« Vennero i farisei e si misero a discutere con lui, chiedendogli un segno dal cielo, per metterlo alla prova. Ma egli sospirò profondamente e disse: “Perché questa generazione chiede un segno? In verità io vi dico: a questa generazione non sarà dato alcun segno”. Li lasciò, risalì sulla barca e partì per l’altra riva » (Mc 8,11-13).
La richiesta del segno dal cielo, cioè di un miracolo tale da togliere ogni possibile dubbio, sta in evidente contrasto con gli episodi appena precedenti: l’esorcismo sulla figlia della donna siro-fenicia, la guarigione del sordomuto e il cibo dato ai cinquemila nel deserto. Dopo aver compiuto così tanti miracoli, uno dopo l’altro, una tale richiesta poteva nascere solo dalla chiusura del cuore davanti a tante opere assolutamente straordinarie di misericordia e di bontà. Questa non disponibilità a credere riproduce l’atteggiamento degli ebrei nel deserto: « Il Signore disse a Mosè: Fino a quando mi tratterà senza rispetto questo popolo? E fino a quando non crederanno in me, dopo tutti i segni che ho compiuto in mezzo a loro? » (Nm 14,11; cfr. 14,22; Dt 29,1-3).
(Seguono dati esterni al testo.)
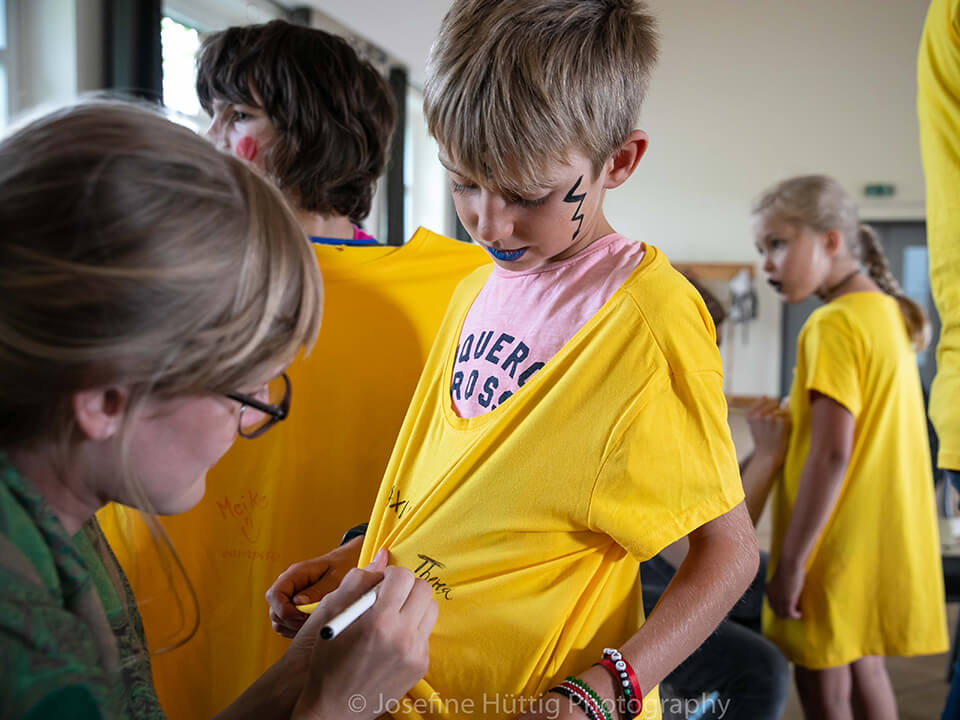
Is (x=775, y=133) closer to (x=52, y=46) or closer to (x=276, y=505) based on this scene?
(x=52, y=46)

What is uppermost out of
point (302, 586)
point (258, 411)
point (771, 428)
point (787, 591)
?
point (258, 411)

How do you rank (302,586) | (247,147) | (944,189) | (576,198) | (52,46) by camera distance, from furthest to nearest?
(52,46) → (247,147) → (944,189) → (302,586) → (576,198)

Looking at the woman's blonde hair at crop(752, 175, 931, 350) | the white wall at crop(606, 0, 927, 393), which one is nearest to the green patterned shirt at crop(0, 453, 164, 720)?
the woman's blonde hair at crop(752, 175, 931, 350)

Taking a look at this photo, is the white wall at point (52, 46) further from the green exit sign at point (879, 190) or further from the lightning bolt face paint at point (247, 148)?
the green exit sign at point (879, 190)

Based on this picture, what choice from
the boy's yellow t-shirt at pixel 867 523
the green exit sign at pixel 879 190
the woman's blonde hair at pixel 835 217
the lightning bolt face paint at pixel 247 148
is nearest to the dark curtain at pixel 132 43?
the lightning bolt face paint at pixel 247 148

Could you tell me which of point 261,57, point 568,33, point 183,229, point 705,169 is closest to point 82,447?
point 183,229

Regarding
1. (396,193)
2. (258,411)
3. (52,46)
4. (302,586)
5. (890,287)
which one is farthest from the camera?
(396,193)

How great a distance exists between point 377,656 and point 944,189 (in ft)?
3.10

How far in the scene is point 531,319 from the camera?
0.83 meters

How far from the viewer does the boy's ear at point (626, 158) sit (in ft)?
2.63

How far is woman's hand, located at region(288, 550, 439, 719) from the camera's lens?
2.33 feet

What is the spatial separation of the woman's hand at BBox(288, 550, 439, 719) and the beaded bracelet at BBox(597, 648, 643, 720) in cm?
17

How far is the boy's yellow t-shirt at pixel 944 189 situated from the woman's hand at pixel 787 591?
3.02 ft

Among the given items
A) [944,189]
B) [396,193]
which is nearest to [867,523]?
[944,189]
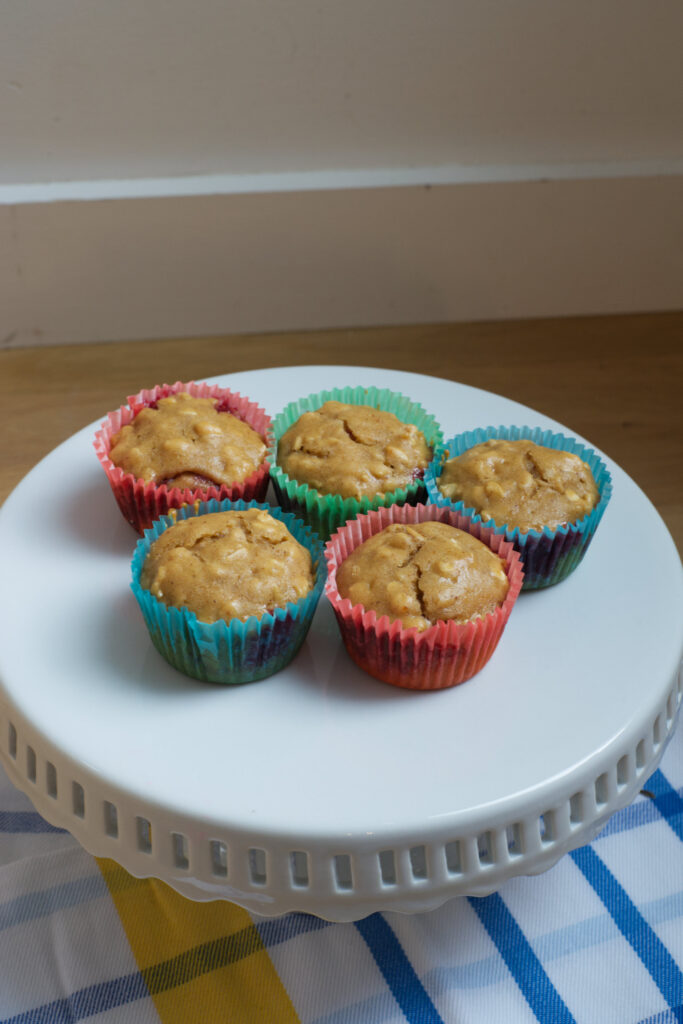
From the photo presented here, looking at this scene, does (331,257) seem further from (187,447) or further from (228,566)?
(228,566)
Gli Israeliti hanno contestato Dio e l’hanno messo alla prova (Es 17,2.7). Ora i Farisei fanno lo stesso: vogliono imporre al Signore le loro condizioni di verità. Esigono un miracolo che li costringa a credere, una manifestazione di potere tale da far violenza alla loro volontà. Una tale fede però non sarebbe più fede. Dio non forza a credere, perché la vera fede deve nascere dalla fiducia e dall’amore. Un esempio a noi vicino: ci sono dei “cattolici” che esigono dal magistero della Chiesa un esercizio solenne dell’autorità, in modo tale da condannare quelli che si oppongono escludendoli dalla comunione ecclesiastica. Solo così, dicono, il Magistero è veramente “vincolante”; a questa sola condizione sarebbero disposti ad accettare l’insegnamento della Chiesa. Questo tipo di “obbedienza” e di “fede” è lo stesso che hanno anche i demòni: « Tu credi che c’è un Dio solo? Fai bene; anche i demòni lo credono e tremano! » (Gc 2,19). Questa non è la fede che salva, è solo frutto di un “calcolo” a cui è estranea ogni fiducia amorosa nei confronti dell’amore misericordioso del Dio che salva (il significato letterale del nome “Gesù”). Oppure ci sono quelli che ingiungono ai credenti di fornire delle prove inequivocabili della loro fede, il che vuol dire delle prove “scientifiche”, cioè sperimentali, di ciò che va al di là di quello che si può sperimentare… Affermano che la metafisica non ha senso, perché ha senso e significato solo quello che cade sotto i nostri sensi. Il problema è: come provano tutto questo? Come fanno a sapere che, oltre a quello che si vede non c’è nulla? Hanno forse visto tutto quello che c’è da vedere per sapere che è tutto e al di là non c’è niente? Molto semplicemente… lo affermano e basta! Non accettano l’invisibile, perché non lo vogliono accettare. Grazie Signore del dono della fede, e del dono della ragione! Sono due doni che coincidono nella loro sorgente (cfr. Gv 1,9) e tendono allo stesso fine: l’amore di Dio.